Assigned task
Copy out exactly, and only, the lines from the one containing "Signs of Life: Los" through the end of the entries. No pictures.

====== Data

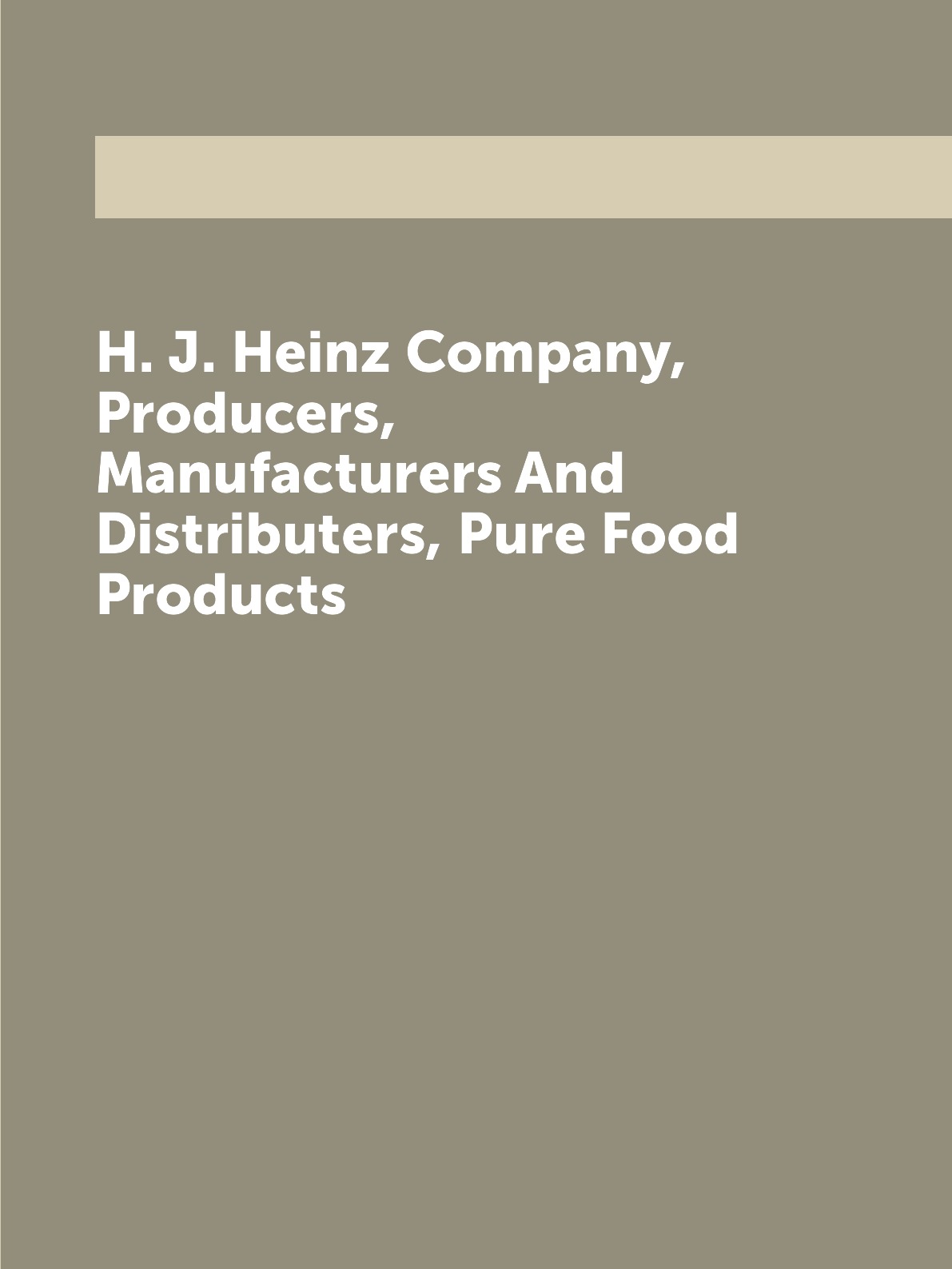 

H. J. Heinz Company, Producers, Manufacturers And Distributers, Pure Food Products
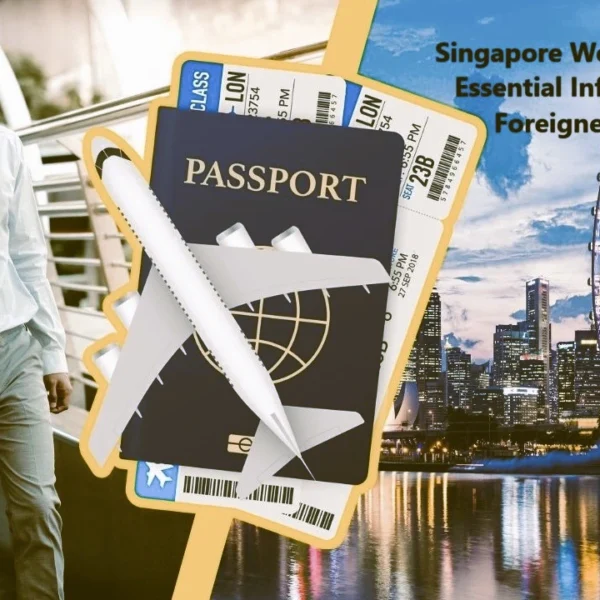 Singapore Work Visa Guide: Essential Information for Foreigners in 2025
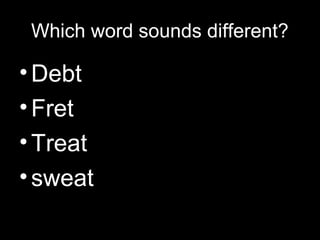 Which word sounds different?

• Debt
• Fret
• Treat
• sweat

 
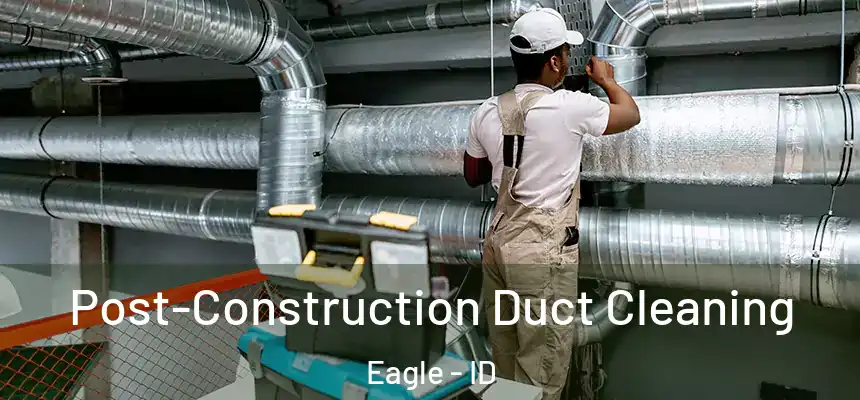  Post-Construction Duct Cleaning Eagle - ID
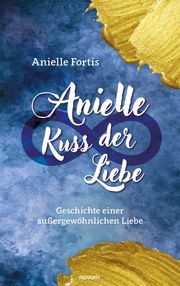 Anielle – Kuss der Liebe Anielle Fortis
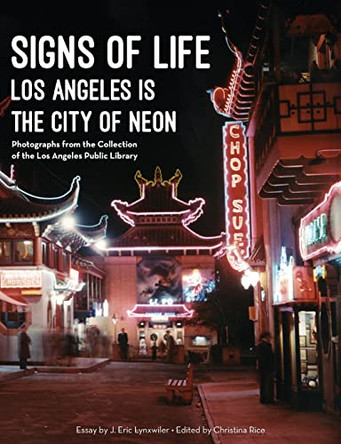 Signs of Life: Los Angeles Is the City of Neon by Christina Rice 9780997825114
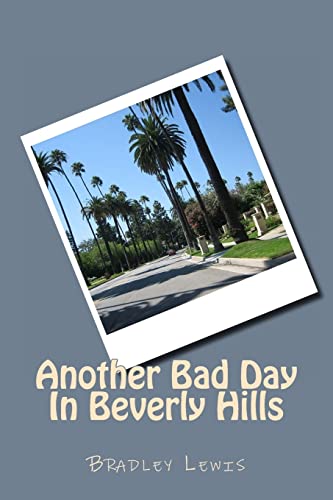 Beispielbild fr Another Bad Day In Beverly Hills zum Verkauf von PBShop.store US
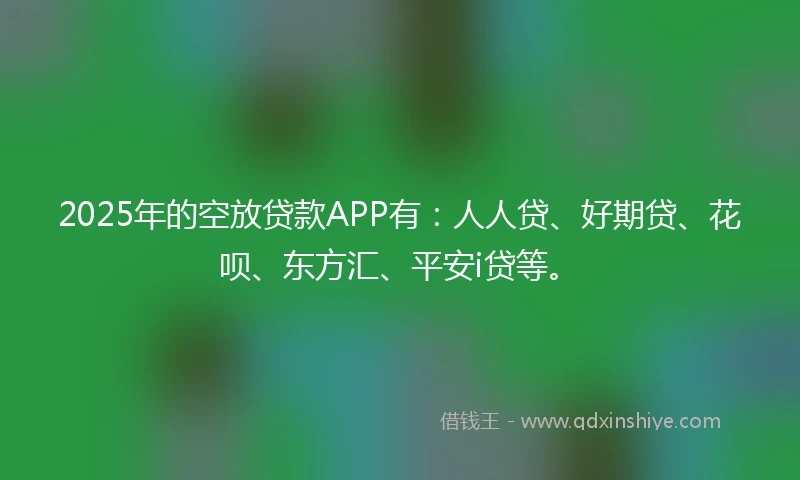 2025年的空放贷款APP有：人人贷、好期贷、花呗、东方汇、平安i贷等。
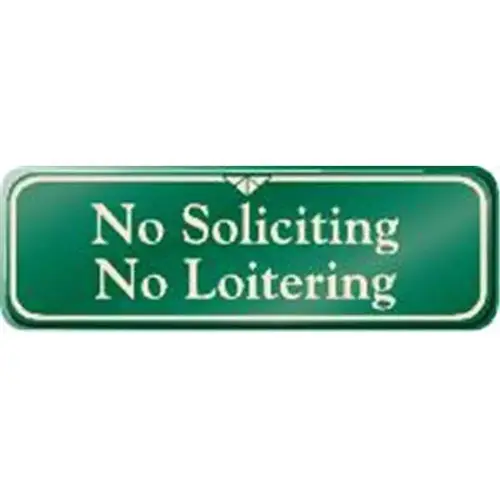 No Soliciting/No Loitering Interior Sign, Green, 9 X 3 No Soliciting/No Loitering Interior Sign, Green, 9 X 3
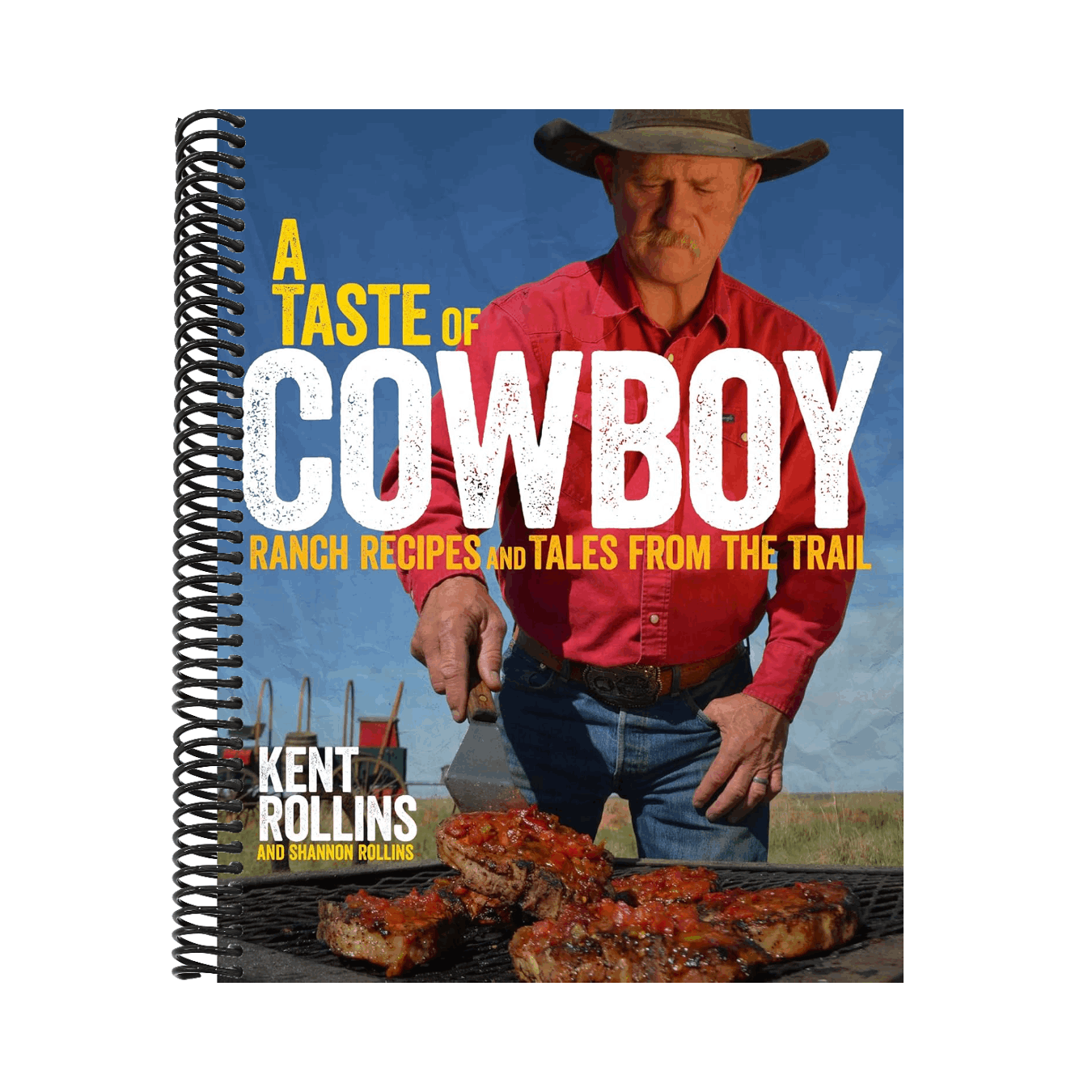 A Taste of Cowboy: Ranch Recipes and Tales from the Trail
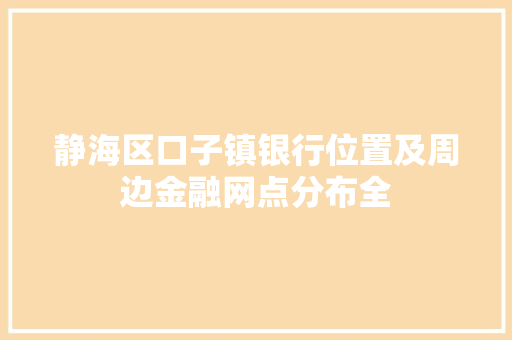 静海区口子镇银行位置及周边金融网点分布全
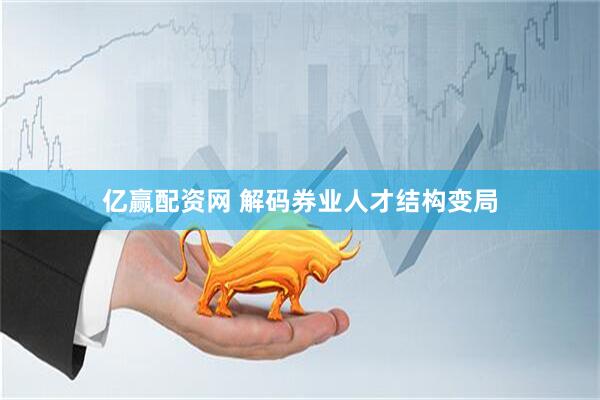 亿赢配资网 解码券业人才结构变局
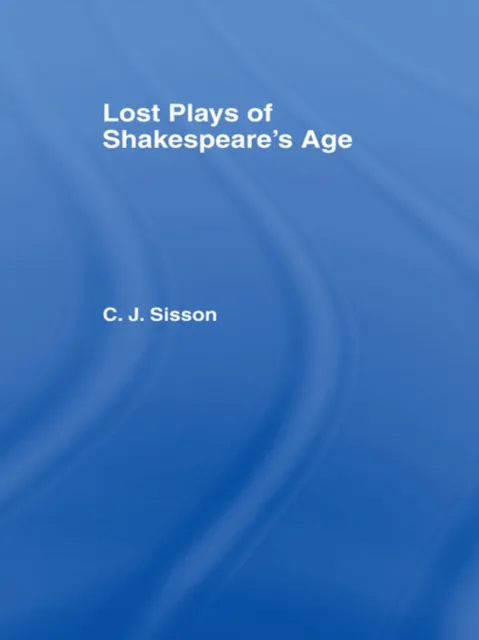 Lost Plays of Shakespeare S a Cb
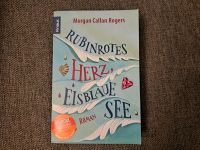 Buch: Rubinrotes Herz, Eisblaue See - von Morgan Callan Rogers Sachsen - Bergen bei Auerbach, Vogtland Vorschau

============

Task answer
 Signs of Life: Los Angeles Is the City of Neon by Christina Rice 9780997825114
 Beispielbild fr Another Bad Day In Beverly Hills zum Verkauf von PBShop.store US
 2025年的空放贷款APP有：人人贷、好期贷、花呗、东方汇、平安i贷等。
 No Soliciting/No Loitering Interior Sign, Green, 9 X 3 No Soliciting/No Loitering Interior Sign, Green, 9 X 3
 A Taste of Cowboy: Ranch Recipes and Tales from the Trail
 静海区口子镇银行位置及周边金融网点分布全
 亿赢配资网 解码券业人才结构变局
 Lost Plays of Shakespeare S a Cb
 Buch: Rubinrotes Herz, Eisblaue See - von Morgan Callan Rogers Sachsen - Bergen bei Auerbach, Vogtland Vorschau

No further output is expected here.